→ **WHAT TO DO**: Pull out each line in the entries below that contains the word "person". Treat uppercase and lowercase as different.

→ **EXTRACTED DATA**:
>>>

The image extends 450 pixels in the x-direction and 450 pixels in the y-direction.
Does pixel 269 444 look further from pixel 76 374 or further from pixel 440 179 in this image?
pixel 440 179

<<<
>>>

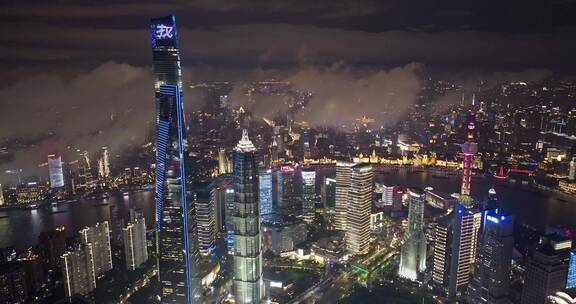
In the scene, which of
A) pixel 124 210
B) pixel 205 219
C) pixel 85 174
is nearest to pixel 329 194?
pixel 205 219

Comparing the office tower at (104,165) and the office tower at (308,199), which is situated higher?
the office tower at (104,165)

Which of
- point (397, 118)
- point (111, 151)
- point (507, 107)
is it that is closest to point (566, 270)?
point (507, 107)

<<<
>>>

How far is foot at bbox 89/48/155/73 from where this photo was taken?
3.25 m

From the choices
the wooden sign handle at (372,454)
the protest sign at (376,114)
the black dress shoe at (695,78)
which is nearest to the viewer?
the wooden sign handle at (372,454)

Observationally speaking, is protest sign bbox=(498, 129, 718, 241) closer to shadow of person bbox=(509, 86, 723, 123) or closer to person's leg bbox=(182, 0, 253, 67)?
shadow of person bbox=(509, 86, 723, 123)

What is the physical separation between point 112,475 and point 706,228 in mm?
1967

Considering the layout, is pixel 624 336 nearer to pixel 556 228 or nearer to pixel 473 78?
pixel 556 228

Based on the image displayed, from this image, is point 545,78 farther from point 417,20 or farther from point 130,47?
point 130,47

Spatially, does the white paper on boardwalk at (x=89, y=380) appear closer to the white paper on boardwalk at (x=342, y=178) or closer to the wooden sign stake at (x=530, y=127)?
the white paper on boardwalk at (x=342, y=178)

<<<

→ **COMPLETE RESPONSE**:
Observationally speaking, is protest sign bbox=(498, 129, 718, 241) closer to shadow of person bbox=(509, 86, 723, 123) or closer to person's leg bbox=(182, 0, 253, 67)?
shadow of person bbox=(509, 86, 723, 123)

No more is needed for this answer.